* begin *

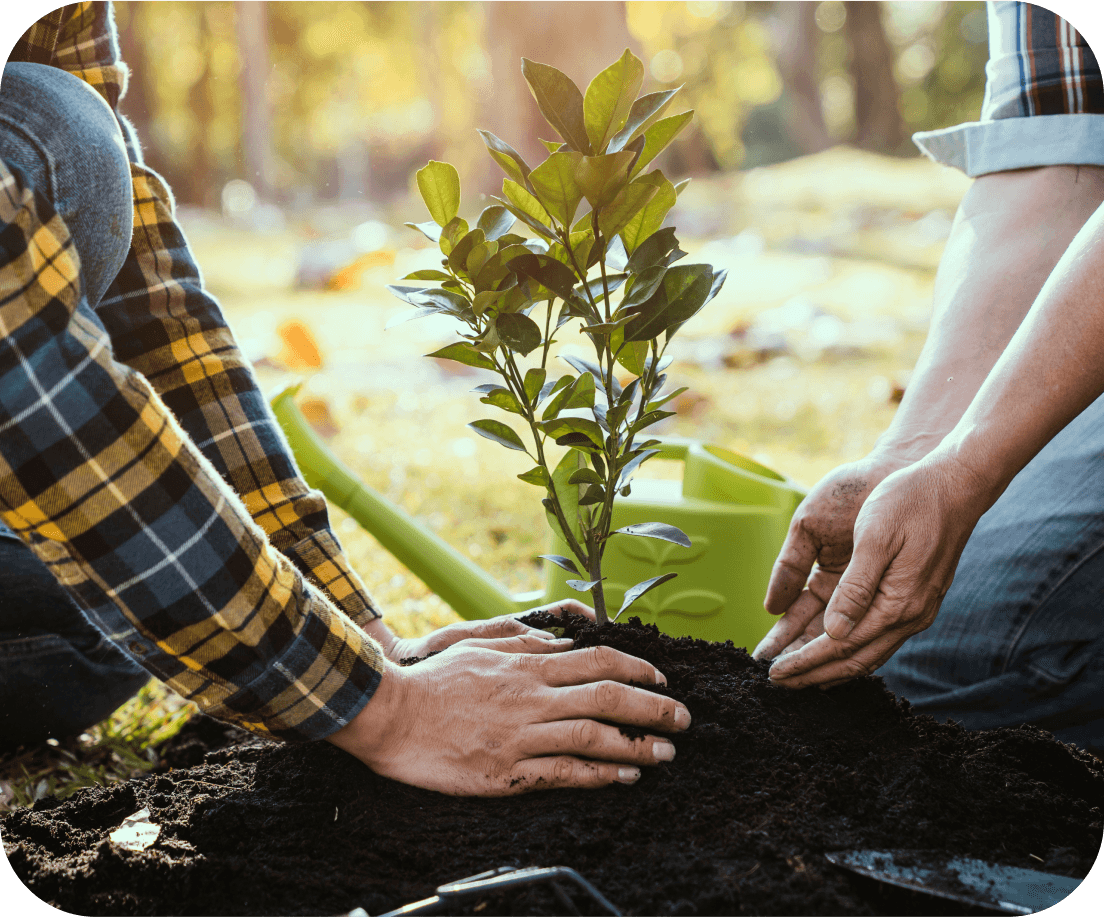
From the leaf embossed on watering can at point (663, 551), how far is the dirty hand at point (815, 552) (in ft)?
0.68

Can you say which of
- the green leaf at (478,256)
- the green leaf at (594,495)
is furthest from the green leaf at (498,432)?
the green leaf at (478,256)

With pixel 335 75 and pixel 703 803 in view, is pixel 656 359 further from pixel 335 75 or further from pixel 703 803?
pixel 335 75

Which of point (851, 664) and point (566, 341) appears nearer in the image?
point (851, 664)

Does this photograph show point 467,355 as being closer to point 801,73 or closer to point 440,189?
point 440,189

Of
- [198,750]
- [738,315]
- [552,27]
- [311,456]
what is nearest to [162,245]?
[311,456]

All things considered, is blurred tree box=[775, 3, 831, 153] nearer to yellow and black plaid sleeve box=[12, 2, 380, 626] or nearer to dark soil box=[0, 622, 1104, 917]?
yellow and black plaid sleeve box=[12, 2, 380, 626]

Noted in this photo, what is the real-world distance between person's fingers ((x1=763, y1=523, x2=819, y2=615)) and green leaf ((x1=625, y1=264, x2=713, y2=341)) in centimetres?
47

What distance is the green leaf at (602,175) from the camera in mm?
912

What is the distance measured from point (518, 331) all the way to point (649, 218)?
22 centimetres

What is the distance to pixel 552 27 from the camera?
24.4 feet

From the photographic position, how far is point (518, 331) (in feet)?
3.42

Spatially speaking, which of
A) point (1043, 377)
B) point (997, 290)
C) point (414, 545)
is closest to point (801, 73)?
point (997, 290)

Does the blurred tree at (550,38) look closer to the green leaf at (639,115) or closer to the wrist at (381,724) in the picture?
the green leaf at (639,115)

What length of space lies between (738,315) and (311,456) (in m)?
5.02
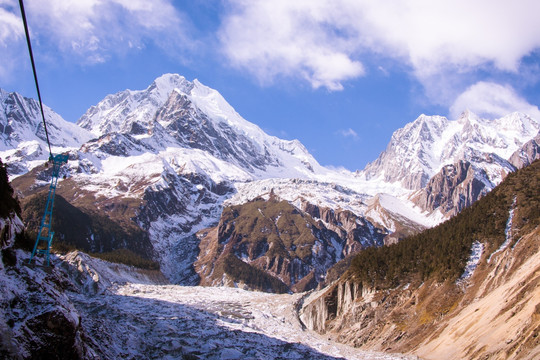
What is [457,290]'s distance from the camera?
65.4 meters

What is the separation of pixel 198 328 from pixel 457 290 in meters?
39.8

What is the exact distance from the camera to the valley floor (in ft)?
161

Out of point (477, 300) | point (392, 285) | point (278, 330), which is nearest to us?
point (477, 300)

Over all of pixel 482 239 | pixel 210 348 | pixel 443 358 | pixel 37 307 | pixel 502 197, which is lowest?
pixel 443 358

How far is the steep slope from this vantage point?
4903 centimetres

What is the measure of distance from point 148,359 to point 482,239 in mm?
54748

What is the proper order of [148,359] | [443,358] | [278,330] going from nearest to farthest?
[148,359] < [443,358] < [278,330]

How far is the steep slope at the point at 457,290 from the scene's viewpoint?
4903 centimetres

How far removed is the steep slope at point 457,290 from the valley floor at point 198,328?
5.79 m

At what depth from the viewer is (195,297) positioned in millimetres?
117000

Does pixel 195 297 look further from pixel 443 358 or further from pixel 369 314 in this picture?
pixel 443 358

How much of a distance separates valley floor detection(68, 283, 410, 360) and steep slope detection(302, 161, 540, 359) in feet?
19.0

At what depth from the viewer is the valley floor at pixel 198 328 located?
49.0 metres

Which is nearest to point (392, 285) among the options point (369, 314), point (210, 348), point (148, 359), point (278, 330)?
point (369, 314)
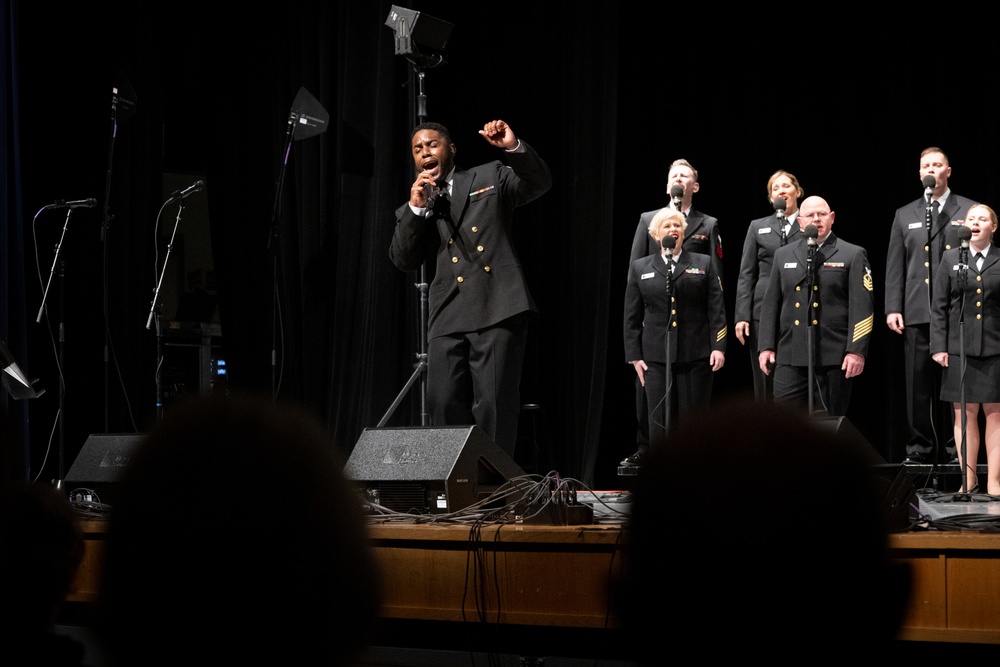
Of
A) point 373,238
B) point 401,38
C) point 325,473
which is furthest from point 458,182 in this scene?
point 325,473

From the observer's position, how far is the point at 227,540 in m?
0.67

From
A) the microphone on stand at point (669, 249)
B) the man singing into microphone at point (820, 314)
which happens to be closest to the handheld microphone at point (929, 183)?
the man singing into microphone at point (820, 314)

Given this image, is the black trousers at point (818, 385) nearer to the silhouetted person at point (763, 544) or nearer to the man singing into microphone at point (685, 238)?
the man singing into microphone at point (685, 238)

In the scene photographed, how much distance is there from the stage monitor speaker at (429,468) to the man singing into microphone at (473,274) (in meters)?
0.69

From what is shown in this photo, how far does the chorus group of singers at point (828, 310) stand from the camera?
17.3 ft

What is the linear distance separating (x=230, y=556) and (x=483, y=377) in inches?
120

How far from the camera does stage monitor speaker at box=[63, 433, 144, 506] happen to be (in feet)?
11.6

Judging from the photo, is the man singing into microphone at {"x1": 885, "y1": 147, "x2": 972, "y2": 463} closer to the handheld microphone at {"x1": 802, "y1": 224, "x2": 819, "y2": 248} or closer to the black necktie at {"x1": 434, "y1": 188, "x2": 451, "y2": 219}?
the handheld microphone at {"x1": 802, "y1": 224, "x2": 819, "y2": 248}

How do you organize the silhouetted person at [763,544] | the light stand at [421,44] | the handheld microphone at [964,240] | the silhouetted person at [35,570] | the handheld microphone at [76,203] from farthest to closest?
the handheld microphone at [76,203] → the light stand at [421,44] → the handheld microphone at [964,240] → the silhouetted person at [35,570] → the silhouetted person at [763,544]

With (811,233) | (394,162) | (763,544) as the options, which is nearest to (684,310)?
(811,233)

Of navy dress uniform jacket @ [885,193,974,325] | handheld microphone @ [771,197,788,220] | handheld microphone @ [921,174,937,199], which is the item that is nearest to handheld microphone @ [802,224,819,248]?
handheld microphone @ [921,174,937,199]

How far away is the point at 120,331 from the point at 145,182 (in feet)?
2.91

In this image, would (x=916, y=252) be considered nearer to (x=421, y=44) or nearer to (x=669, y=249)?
(x=669, y=249)

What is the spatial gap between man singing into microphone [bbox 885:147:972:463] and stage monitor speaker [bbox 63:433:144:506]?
4.01 meters
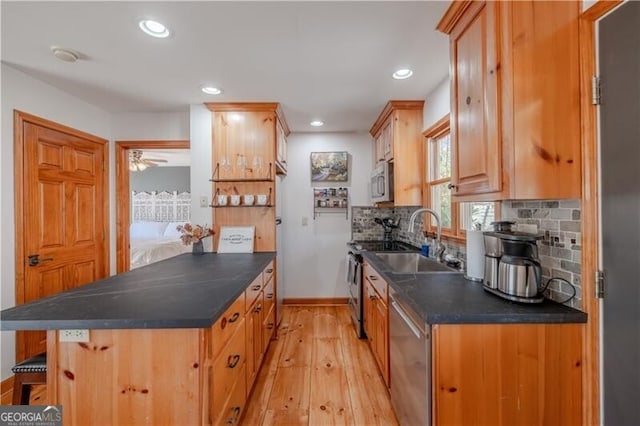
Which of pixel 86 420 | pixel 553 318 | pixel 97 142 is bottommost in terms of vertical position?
pixel 86 420

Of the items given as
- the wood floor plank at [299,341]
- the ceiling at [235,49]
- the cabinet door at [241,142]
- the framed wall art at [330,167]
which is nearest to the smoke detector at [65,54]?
the ceiling at [235,49]

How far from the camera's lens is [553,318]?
1.08m

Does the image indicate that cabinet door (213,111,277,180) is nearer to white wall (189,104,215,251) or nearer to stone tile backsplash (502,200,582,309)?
white wall (189,104,215,251)

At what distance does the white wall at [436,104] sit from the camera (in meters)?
2.28

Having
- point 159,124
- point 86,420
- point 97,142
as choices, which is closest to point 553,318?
point 86,420

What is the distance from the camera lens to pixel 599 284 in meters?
1.04

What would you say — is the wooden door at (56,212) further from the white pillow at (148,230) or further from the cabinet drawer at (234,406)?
the white pillow at (148,230)

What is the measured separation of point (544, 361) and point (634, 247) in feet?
1.74

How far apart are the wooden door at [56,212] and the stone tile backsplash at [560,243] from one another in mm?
3537

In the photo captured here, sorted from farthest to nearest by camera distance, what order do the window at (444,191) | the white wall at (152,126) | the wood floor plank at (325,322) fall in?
1. the white wall at (152,126)
2. the wood floor plank at (325,322)
3. the window at (444,191)

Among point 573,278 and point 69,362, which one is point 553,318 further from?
point 69,362

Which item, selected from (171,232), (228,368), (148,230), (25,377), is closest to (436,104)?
(228,368)

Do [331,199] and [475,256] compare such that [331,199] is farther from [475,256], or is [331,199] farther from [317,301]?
[475,256]

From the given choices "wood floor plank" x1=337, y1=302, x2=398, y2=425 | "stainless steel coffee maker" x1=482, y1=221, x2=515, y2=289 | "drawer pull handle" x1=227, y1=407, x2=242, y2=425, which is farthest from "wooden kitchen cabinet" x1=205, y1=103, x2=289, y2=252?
"stainless steel coffee maker" x1=482, y1=221, x2=515, y2=289
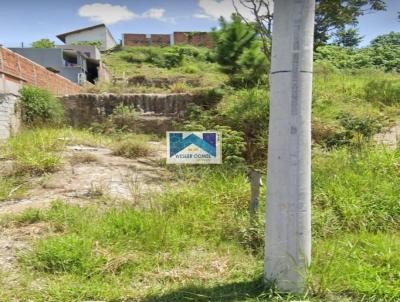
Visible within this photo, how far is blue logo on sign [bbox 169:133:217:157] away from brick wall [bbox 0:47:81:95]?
5239 mm

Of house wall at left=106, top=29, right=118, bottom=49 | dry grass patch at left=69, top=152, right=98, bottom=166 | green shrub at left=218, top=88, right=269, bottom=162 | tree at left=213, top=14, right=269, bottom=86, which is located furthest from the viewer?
house wall at left=106, top=29, right=118, bottom=49

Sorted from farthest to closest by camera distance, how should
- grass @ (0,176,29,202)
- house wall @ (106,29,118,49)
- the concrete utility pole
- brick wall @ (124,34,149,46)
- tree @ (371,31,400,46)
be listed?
brick wall @ (124,34,149,46)
house wall @ (106,29,118,49)
tree @ (371,31,400,46)
grass @ (0,176,29,202)
the concrete utility pole

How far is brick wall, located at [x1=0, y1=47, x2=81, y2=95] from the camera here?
7.65 m

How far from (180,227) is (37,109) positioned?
20.1ft

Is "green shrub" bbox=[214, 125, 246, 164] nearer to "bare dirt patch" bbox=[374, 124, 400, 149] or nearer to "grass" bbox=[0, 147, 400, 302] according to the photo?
"grass" bbox=[0, 147, 400, 302]

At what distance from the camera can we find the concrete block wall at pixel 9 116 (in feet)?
24.2

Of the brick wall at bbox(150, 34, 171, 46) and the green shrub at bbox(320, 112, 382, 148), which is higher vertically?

* end *

* What you are asked to do *
Rewrite the material as a numbered list, from the line holding "How far from (180,227)" through the final line, inclusive, leaving out blank lines.

* Exercise result *
1. How far from (180,227) is (37,109) positioned?
2. 20.1ft
3. Is "green shrub" bbox=[214, 125, 246, 164] nearer to "bare dirt patch" bbox=[374, 124, 400, 149] or nearer to "grass" bbox=[0, 147, 400, 302] according to the photo?
4. "grass" bbox=[0, 147, 400, 302]
5. At what distance from the camera can we find the concrete block wall at pixel 9 116 (in feet)?
6. 24.2
7. Of the brick wall at bbox(150, 34, 171, 46) and the green shrub at bbox(320, 112, 382, 148), which is higher vertically?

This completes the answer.